Tarih: 7 Haziran 2015.
25. Dönem milletvekili seçimleri yapılmış.
Sonrasında CHP tarihinde ilk defa Çanakkale’de birinci parti olmuştu.
Bu başarının üzerine Çanakkale Belediye Başkanı CHP’li Ülgür Gökhan, şükür pilavı dağıttı.

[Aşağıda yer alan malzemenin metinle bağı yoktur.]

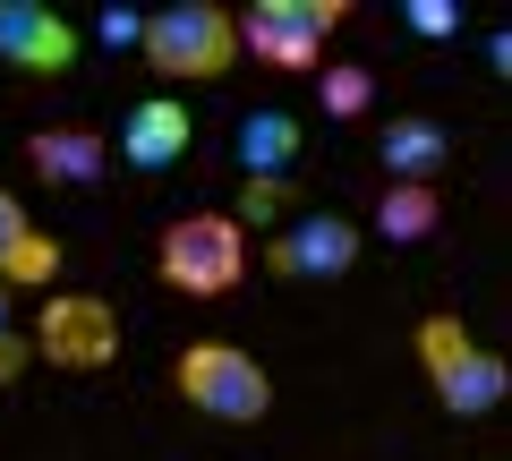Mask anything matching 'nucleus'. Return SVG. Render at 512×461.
Masks as SVG:
<instances>
[{
	"instance_id": "7",
	"label": "nucleus",
	"mask_w": 512,
	"mask_h": 461,
	"mask_svg": "<svg viewBox=\"0 0 512 461\" xmlns=\"http://www.w3.org/2000/svg\"><path fill=\"white\" fill-rule=\"evenodd\" d=\"M350 265H359V222H342V214H308L282 240H265V274H282V282H333Z\"/></svg>"
},
{
	"instance_id": "9",
	"label": "nucleus",
	"mask_w": 512,
	"mask_h": 461,
	"mask_svg": "<svg viewBox=\"0 0 512 461\" xmlns=\"http://www.w3.org/2000/svg\"><path fill=\"white\" fill-rule=\"evenodd\" d=\"M120 163H128V171H171V163H188V103L146 94V103L120 120Z\"/></svg>"
},
{
	"instance_id": "10",
	"label": "nucleus",
	"mask_w": 512,
	"mask_h": 461,
	"mask_svg": "<svg viewBox=\"0 0 512 461\" xmlns=\"http://www.w3.org/2000/svg\"><path fill=\"white\" fill-rule=\"evenodd\" d=\"M376 163L393 171L402 188H436V180H444V163H453V137H444L436 120H384Z\"/></svg>"
},
{
	"instance_id": "16",
	"label": "nucleus",
	"mask_w": 512,
	"mask_h": 461,
	"mask_svg": "<svg viewBox=\"0 0 512 461\" xmlns=\"http://www.w3.org/2000/svg\"><path fill=\"white\" fill-rule=\"evenodd\" d=\"M35 359V342H26V325H18V299H9V282H0V385Z\"/></svg>"
},
{
	"instance_id": "15",
	"label": "nucleus",
	"mask_w": 512,
	"mask_h": 461,
	"mask_svg": "<svg viewBox=\"0 0 512 461\" xmlns=\"http://www.w3.org/2000/svg\"><path fill=\"white\" fill-rule=\"evenodd\" d=\"M60 257H69V248H60L52 231H26V240L0 257V282H9V291H18V282H43V291H52V282H60Z\"/></svg>"
},
{
	"instance_id": "13",
	"label": "nucleus",
	"mask_w": 512,
	"mask_h": 461,
	"mask_svg": "<svg viewBox=\"0 0 512 461\" xmlns=\"http://www.w3.org/2000/svg\"><path fill=\"white\" fill-rule=\"evenodd\" d=\"M436 222H444V197H436V188L384 180V205H376V231H384V240H427Z\"/></svg>"
},
{
	"instance_id": "11",
	"label": "nucleus",
	"mask_w": 512,
	"mask_h": 461,
	"mask_svg": "<svg viewBox=\"0 0 512 461\" xmlns=\"http://www.w3.org/2000/svg\"><path fill=\"white\" fill-rule=\"evenodd\" d=\"M26 163L52 188H94L111 163V137L103 129H43V137H26Z\"/></svg>"
},
{
	"instance_id": "4",
	"label": "nucleus",
	"mask_w": 512,
	"mask_h": 461,
	"mask_svg": "<svg viewBox=\"0 0 512 461\" xmlns=\"http://www.w3.org/2000/svg\"><path fill=\"white\" fill-rule=\"evenodd\" d=\"M419 359H427V376H436V402L453 410V419H487L495 402H504V359L495 351H478L470 333H461V316H427L419 325Z\"/></svg>"
},
{
	"instance_id": "3",
	"label": "nucleus",
	"mask_w": 512,
	"mask_h": 461,
	"mask_svg": "<svg viewBox=\"0 0 512 461\" xmlns=\"http://www.w3.org/2000/svg\"><path fill=\"white\" fill-rule=\"evenodd\" d=\"M163 282L171 291H188V299H222V291H239V274H248V231H239L231 214H180L163 231Z\"/></svg>"
},
{
	"instance_id": "19",
	"label": "nucleus",
	"mask_w": 512,
	"mask_h": 461,
	"mask_svg": "<svg viewBox=\"0 0 512 461\" xmlns=\"http://www.w3.org/2000/svg\"><path fill=\"white\" fill-rule=\"evenodd\" d=\"M94 35H103L111 52H128V43H146V18H137V9H103V26H94Z\"/></svg>"
},
{
	"instance_id": "20",
	"label": "nucleus",
	"mask_w": 512,
	"mask_h": 461,
	"mask_svg": "<svg viewBox=\"0 0 512 461\" xmlns=\"http://www.w3.org/2000/svg\"><path fill=\"white\" fill-rule=\"evenodd\" d=\"M26 231H35V222H26V205L9 197V188H0V257H9V248H18Z\"/></svg>"
},
{
	"instance_id": "18",
	"label": "nucleus",
	"mask_w": 512,
	"mask_h": 461,
	"mask_svg": "<svg viewBox=\"0 0 512 461\" xmlns=\"http://www.w3.org/2000/svg\"><path fill=\"white\" fill-rule=\"evenodd\" d=\"M282 214V180H248V188H239V231H248V222H274Z\"/></svg>"
},
{
	"instance_id": "14",
	"label": "nucleus",
	"mask_w": 512,
	"mask_h": 461,
	"mask_svg": "<svg viewBox=\"0 0 512 461\" xmlns=\"http://www.w3.org/2000/svg\"><path fill=\"white\" fill-rule=\"evenodd\" d=\"M316 94H325V120H359V111H376V69L333 60V69H316Z\"/></svg>"
},
{
	"instance_id": "1",
	"label": "nucleus",
	"mask_w": 512,
	"mask_h": 461,
	"mask_svg": "<svg viewBox=\"0 0 512 461\" xmlns=\"http://www.w3.org/2000/svg\"><path fill=\"white\" fill-rule=\"evenodd\" d=\"M171 385H180L188 410H205V419H222V427H256L274 410V376L256 368L239 342H188L180 368H171Z\"/></svg>"
},
{
	"instance_id": "12",
	"label": "nucleus",
	"mask_w": 512,
	"mask_h": 461,
	"mask_svg": "<svg viewBox=\"0 0 512 461\" xmlns=\"http://www.w3.org/2000/svg\"><path fill=\"white\" fill-rule=\"evenodd\" d=\"M299 146H308V137H299L291 111H248V120L231 129V154H239L248 180H282V171L299 163Z\"/></svg>"
},
{
	"instance_id": "2",
	"label": "nucleus",
	"mask_w": 512,
	"mask_h": 461,
	"mask_svg": "<svg viewBox=\"0 0 512 461\" xmlns=\"http://www.w3.org/2000/svg\"><path fill=\"white\" fill-rule=\"evenodd\" d=\"M137 52H146L163 77L205 86V77H222L239 60V26H231V9H214V0H171V9L146 18V43H137Z\"/></svg>"
},
{
	"instance_id": "17",
	"label": "nucleus",
	"mask_w": 512,
	"mask_h": 461,
	"mask_svg": "<svg viewBox=\"0 0 512 461\" xmlns=\"http://www.w3.org/2000/svg\"><path fill=\"white\" fill-rule=\"evenodd\" d=\"M402 26H410V35H461V9H453V0H410V9H402Z\"/></svg>"
},
{
	"instance_id": "5",
	"label": "nucleus",
	"mask_w": 512,
	"mask_h": 461,
	"mask_svg": "<svg viewBox=\"0 0 512 461\" xmlns=\"http://www.w3.org/2000/svg\"><path fill=\"white\" fill-rule=\"evenodd\" d=\"M239 26V52H256L265 69H325V35L342 26V0H256Z\"/></svg>"
},
{
	"instance_id": "8",
	"label": "nucleus",
	"mask_w": 512,
	"mask_h": 461,
	"mask_svg": "<svg viewBox=\"0 0 512 461\" xmlns=\"http://www.w3.org/2000/svg\"><path fill=\"white\" fill-rule=\"evenodd\" d=\"M0 60L26 77H60L77 60V26L43 0H0Z\"/></svg>"
},
{
	"instance_id": "6",
	"label": "nucleus",
	"mask_w": 512,
	"mask_h": 461,
	"mask_svg": "<svg viewBox=\"0 0 512 461\" xmlns=\"http://www.w3.org/2000/svg\"><path fill=\"white\" fill-rule=\"evenodd\" d=\"M52 368H77V376H94V368H111L120 359V316H111V299H94V291H52L35 308V333H26Z\"/></svg>"
}]
</instances>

İşte bomba o zaman patladı…
Ne olmuştu hatırlayalım.
Ülgür Başkan o dönemdeki başarı sonrası şu açıklamayı yapmıştı:
“2 temennim vardı ve şöyle bir adakta bulundum. Dedim ki ‘Cumhuriyet Halk Partisi bu ilde 1’nci parti olacak’ dedim. 2’nci adağım ise bu ülkede barış çok önemli Çanakkale’nin barışı kadar. 12 Eylül faşist rejiminin ortaya koyduğu yasaların gereği bu baraj meselesi vardı biliyorsunuz. Bu baraj konusunda özellikle HDP’nin barajı geçmesini istiyordum. Bu şarttı. Bunu beğeniriz ya da beğenmeyiz ama demokrasiye aykırı bir durumdur. Nitekim, baraj yıkıldı. Demek ki baraj yıkılabiliyormuş. Sonuç itibariyle Türkiye Cumhuriyeti Anayasası’na göre kurulmuş bir siyasi partinin barajı aşmamasını hedeflemek kadar anti demokratik bir süreç olamaz. Onun için barajı, Türk milleti yıktı. Bende bu baraj yıkılsın istiyordum ve onun içinde bir adakta bulunmuştum. HDP’nin içerisindeki emanet oyları da dikkate almak gerekli diye düşünüyorum. Bunun tartışmasını daha sonra yaparız ama bu iki temennim yerine geldiği için, bunu Allah’tan istemiştim. Bu isteklerimde yerine geldiği için bu pilavı öncelikle bir şükür pilavı olarak sizlere takdim ediyorum. Allah’a şükrediyorum. Ona teşekkür ediyorum. Yüzümüzü kara çıkartmadı” dedi.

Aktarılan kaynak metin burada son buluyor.